To my husband, my life was finished. I did not see it that way. I thought it was like when people get diabetes and take pills and continue to live. I tried to make my husband understand this, but he just drank more. In the middle of this, I had my baby boy.

I went on to have two more children.The first two were not infected, but my third son was HIV-positive. I found myself at the hospital all the time because my husband and son were so ill. Because of lack of money, I couldn’t buy any pills for myself. Eventually, my husband passed away. I went to live with my parents. Doctors would not treat my son until I gave them money, despite my telling them I did not have any. A man saw my struggle and paid the Rs. 500 [$10 US] necessary for my child’s medicine, but my son died by the time we got his treatment.

I still have two children, and I discovered my husband had been married before and had three children from that marriage. Those children’s mother had died, so I began to care for them.
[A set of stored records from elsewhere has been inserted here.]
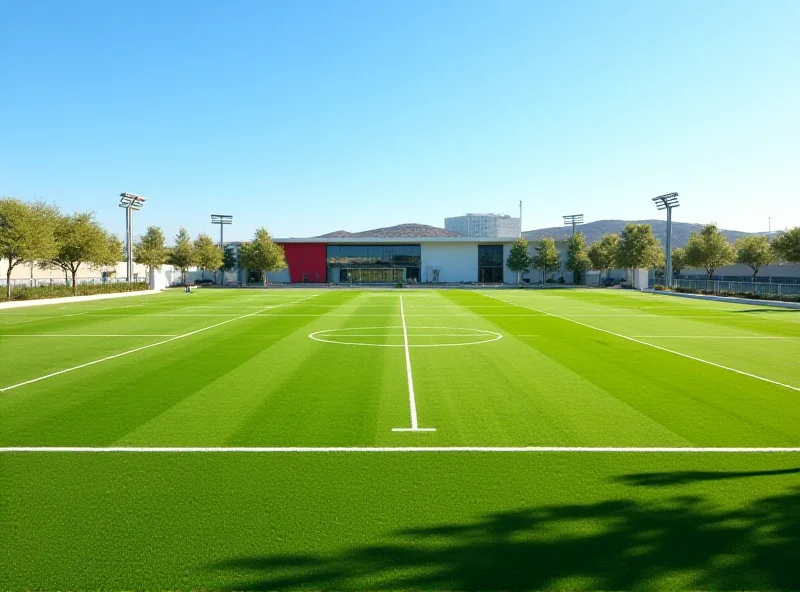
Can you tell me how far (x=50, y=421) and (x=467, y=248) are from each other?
96302mm

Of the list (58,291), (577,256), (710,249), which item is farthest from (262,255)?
(710,249)

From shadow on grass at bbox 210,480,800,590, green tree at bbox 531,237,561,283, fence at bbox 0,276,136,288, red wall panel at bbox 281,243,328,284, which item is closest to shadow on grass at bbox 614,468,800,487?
shadow on grass at bbox 210,480,800,590

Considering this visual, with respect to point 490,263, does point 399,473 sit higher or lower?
lower

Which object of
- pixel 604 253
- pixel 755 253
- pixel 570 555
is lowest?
pixel 570 555

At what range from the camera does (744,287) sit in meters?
46.4

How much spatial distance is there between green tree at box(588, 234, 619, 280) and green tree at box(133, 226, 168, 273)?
200ft

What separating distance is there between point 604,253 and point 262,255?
4972cm

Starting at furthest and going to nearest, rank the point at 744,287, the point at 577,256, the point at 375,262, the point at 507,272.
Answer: the point at 375,262, the point at 507,272, the point at 577,256, the point at 744,287

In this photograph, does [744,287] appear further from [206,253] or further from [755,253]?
[206,253]

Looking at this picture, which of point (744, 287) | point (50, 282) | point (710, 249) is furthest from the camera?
point (710, 249)

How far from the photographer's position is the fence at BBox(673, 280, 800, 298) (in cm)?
4175

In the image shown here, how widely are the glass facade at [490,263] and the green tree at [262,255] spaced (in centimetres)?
3281

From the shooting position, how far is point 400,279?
10319cm

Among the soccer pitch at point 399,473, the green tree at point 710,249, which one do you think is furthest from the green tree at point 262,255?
the soccer pitch at point 399,473
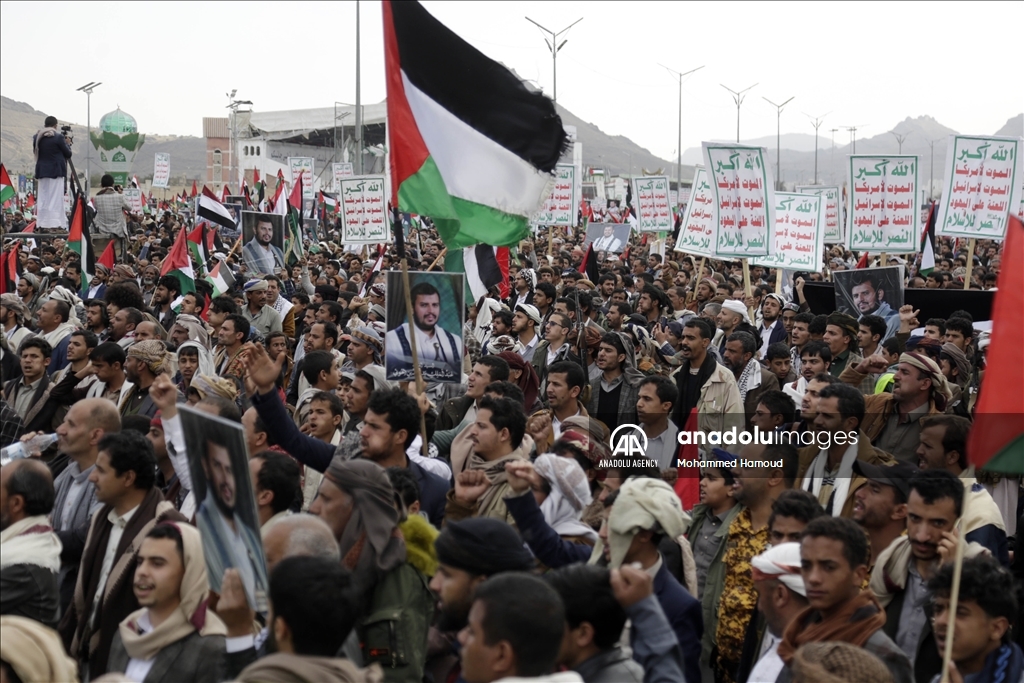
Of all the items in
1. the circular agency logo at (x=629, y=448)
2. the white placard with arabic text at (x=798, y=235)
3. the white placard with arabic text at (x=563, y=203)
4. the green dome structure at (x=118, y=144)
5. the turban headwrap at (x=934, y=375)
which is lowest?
the circular agency logo at (x=629, y=448)

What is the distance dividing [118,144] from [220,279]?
2716 inches

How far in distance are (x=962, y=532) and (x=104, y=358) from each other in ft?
18.9

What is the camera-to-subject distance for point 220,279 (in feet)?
45.9

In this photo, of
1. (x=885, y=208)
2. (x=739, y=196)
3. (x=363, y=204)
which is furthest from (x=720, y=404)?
(x=363, y=204)

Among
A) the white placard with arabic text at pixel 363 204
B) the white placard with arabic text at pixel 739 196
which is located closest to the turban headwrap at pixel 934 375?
the white placard with arabic text at pixel 739 196

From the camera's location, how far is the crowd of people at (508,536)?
3.47 meters

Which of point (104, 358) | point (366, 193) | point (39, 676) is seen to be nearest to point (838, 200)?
point (366, 193)

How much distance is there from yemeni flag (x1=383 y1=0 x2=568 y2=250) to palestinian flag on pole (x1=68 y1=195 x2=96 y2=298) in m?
9.17

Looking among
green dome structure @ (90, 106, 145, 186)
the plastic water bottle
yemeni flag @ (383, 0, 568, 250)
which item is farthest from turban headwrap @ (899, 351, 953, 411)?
green dome structure @ (90, 106, 145, 186)

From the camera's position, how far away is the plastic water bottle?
231 inches

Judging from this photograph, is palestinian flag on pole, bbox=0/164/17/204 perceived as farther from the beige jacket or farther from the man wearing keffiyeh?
the man wearing keffiyeh

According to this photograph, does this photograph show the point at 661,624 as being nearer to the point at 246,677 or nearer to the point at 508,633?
the point at 508,633

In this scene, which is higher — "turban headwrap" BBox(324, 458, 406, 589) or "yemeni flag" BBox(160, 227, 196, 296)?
"yemeni flag" BBox(160, 227, 196, 296)

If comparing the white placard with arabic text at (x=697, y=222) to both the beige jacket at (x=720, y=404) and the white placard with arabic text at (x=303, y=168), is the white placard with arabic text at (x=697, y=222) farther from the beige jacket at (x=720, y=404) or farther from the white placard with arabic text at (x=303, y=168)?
the white placard with arabic text at (x=303, y=168)
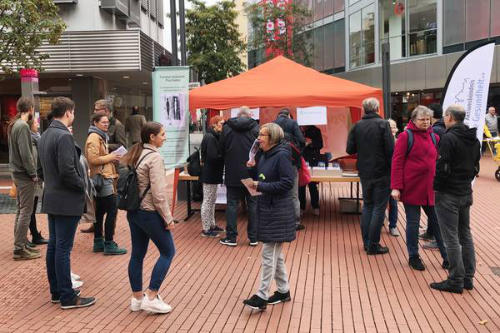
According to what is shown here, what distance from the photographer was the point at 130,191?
470cm

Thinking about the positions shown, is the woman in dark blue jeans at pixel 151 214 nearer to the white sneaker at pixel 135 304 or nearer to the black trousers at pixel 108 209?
the white sneaker at pixel 135 304

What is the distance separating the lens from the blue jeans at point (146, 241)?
4.77 m

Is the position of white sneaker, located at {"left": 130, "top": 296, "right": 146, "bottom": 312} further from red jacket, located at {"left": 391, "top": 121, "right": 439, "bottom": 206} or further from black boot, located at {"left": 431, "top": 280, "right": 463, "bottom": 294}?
red jacket, located at {"left": 391, "top": 121, "right": 439, "bottom": 206}

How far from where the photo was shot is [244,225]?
30.3 feet

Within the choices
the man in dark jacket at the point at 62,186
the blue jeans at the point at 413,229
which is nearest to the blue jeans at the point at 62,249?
the man in dark jacket at the point at 62,186

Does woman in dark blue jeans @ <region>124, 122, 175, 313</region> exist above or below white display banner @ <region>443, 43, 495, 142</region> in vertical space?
below

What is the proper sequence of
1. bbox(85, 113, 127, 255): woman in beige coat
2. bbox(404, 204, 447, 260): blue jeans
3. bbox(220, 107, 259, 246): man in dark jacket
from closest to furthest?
bbox(404, 204, 447, 260): blue jeans → bbox(85, 113, 127, 255): woman in beige coat → bbox(220, 107, 259, 246): man in dark jacket

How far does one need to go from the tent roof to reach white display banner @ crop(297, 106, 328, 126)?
0.54 m

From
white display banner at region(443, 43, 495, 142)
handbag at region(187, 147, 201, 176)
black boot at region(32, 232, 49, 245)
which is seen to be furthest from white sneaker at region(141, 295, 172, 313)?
white display banner at region(443, 43, 495, 142)

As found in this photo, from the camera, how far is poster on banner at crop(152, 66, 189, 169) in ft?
30.9

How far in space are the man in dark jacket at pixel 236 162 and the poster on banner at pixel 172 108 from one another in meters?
1.87

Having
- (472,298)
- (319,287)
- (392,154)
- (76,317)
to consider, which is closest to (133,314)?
(76,317)

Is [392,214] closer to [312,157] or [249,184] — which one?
[312,157]

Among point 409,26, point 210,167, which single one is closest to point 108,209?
point 210,167
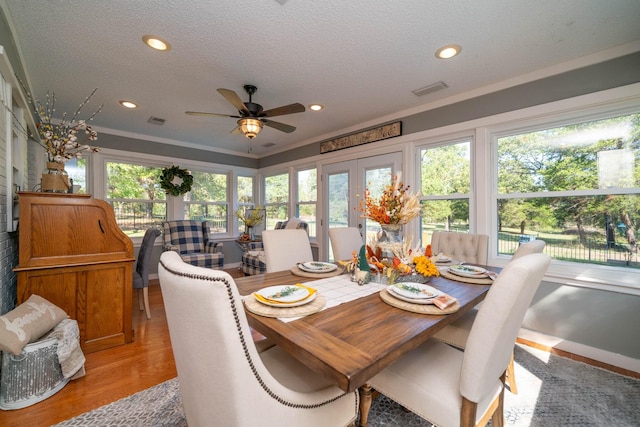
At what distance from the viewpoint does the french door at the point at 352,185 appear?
359 cm

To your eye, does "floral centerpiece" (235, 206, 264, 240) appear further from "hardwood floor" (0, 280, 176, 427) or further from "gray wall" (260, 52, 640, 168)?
"gray wall" (260, 52, 640, 168)

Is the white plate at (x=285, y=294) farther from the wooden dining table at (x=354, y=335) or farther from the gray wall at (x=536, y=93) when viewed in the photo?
the gray wall at (x=536, y=93)

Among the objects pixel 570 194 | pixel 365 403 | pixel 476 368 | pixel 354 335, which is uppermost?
pixel 570 194

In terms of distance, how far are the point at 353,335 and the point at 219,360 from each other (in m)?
0.44

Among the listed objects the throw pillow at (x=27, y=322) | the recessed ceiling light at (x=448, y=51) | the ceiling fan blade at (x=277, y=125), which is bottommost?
the throw pillow at (x=27, y=322)

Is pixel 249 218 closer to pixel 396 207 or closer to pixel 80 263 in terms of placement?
pixel 80 263

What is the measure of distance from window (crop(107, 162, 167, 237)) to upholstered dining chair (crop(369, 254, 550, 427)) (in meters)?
4.84

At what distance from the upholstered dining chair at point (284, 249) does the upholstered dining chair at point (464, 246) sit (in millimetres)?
1285

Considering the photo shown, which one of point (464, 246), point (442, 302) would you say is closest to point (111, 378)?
point (442, 302)

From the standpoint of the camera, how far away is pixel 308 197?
15.8 feet

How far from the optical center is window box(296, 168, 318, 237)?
4.68 m

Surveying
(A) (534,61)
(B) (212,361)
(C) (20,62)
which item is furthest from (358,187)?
(C) (20,62)

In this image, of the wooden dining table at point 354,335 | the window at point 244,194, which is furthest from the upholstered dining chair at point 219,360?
the window at point 244,194

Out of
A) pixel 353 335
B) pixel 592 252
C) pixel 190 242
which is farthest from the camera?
pixel 190 242
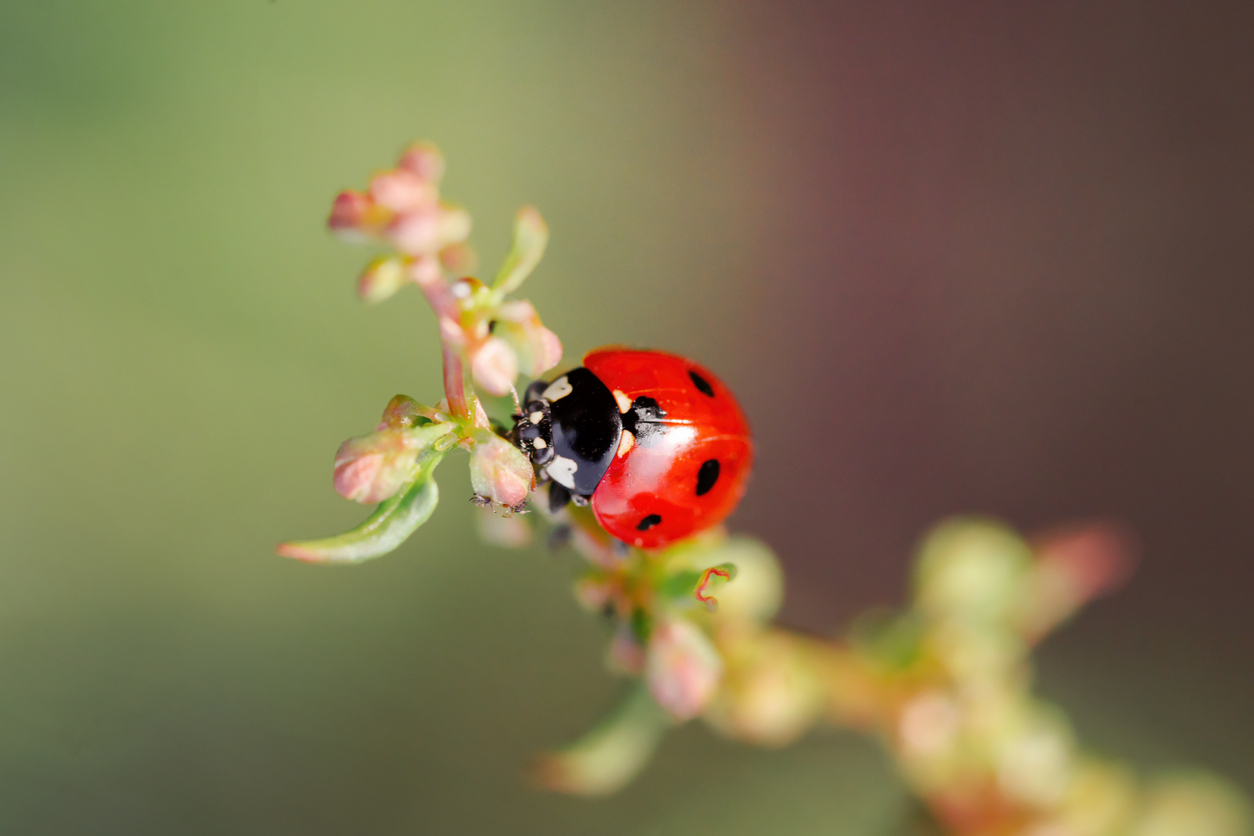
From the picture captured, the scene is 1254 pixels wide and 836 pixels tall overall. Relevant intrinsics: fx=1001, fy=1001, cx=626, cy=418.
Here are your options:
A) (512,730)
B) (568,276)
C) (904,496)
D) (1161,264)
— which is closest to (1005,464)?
(904,496)

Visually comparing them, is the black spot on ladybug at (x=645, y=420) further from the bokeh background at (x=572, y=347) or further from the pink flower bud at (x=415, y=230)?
the bokeh background at (x=572, y=347)

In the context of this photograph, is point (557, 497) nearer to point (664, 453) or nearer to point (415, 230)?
point (664, 453)

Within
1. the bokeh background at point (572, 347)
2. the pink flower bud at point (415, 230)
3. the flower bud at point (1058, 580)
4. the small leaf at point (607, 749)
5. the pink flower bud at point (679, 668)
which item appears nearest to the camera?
the pink flower bud at point (415, 230)

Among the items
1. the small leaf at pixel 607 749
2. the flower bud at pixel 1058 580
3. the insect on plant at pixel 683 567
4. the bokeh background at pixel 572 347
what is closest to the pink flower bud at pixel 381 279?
the insect on plant at pixel 683 567

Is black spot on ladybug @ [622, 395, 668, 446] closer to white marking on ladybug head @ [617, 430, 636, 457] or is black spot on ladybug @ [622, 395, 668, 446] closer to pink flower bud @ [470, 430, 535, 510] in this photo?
white marking on ladybug head @ [617, 430, 636, 457]

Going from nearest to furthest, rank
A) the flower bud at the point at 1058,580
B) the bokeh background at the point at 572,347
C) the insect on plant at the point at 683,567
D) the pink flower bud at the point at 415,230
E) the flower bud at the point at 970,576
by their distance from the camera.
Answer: the pink flower bud at the point at 415,230 → the insect on plant at the point at 683,567 → the flower bud at the point at 970,576 → the flower bud at the point at 1058,580 → the bokeh background at the point at 572,347

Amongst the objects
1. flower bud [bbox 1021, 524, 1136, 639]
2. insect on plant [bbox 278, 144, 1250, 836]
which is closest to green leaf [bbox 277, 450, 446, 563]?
insect on plant [bbox 278, 144, 1250, 836]

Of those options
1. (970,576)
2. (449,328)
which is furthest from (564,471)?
(970,576)
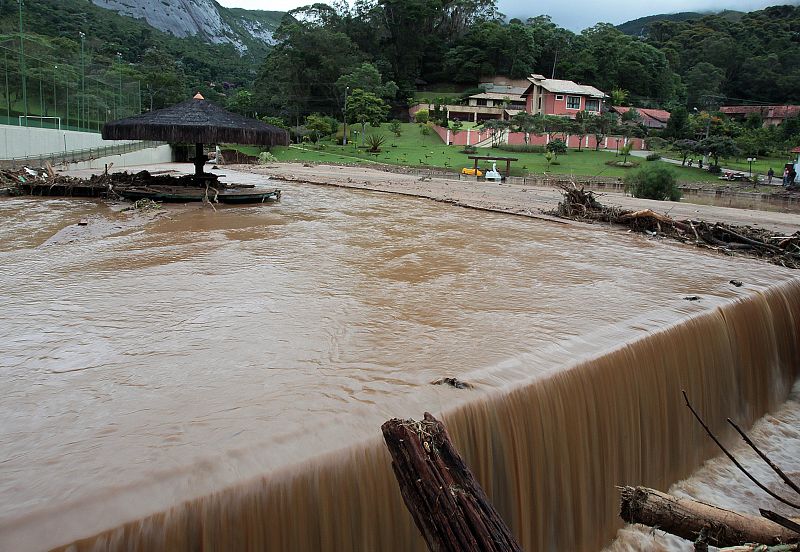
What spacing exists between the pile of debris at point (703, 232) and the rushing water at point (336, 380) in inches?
66.9

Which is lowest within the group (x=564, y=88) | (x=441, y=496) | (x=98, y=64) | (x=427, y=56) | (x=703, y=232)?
(x=441, y=496)

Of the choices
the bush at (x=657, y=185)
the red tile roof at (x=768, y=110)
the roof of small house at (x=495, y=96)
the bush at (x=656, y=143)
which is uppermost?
the roof of small house at (x=495, y=96)

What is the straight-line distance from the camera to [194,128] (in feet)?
52.4

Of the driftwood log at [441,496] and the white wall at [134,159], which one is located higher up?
the white wall at [134,159]

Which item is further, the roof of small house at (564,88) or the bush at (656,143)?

Now I think of his children as mine.

I began to go to the hospital to get treated again, even though the people there tried to chase me away and made it very difficult for me to get medicine. They said I needed a ration card, which I did not have. I met someone and asked him to give me a ration card because it was urgent. He gave it to me, but when I returned to the hospital with it, the counselor demanded to know how I got one on such short notice. I was very angry and said, “Who are you? Why do you trouble me, saying there’s no medicine and that you need my name on a ration card? A person can die, and still, you don’t give them medicine?” From then onwards, they started to behave better.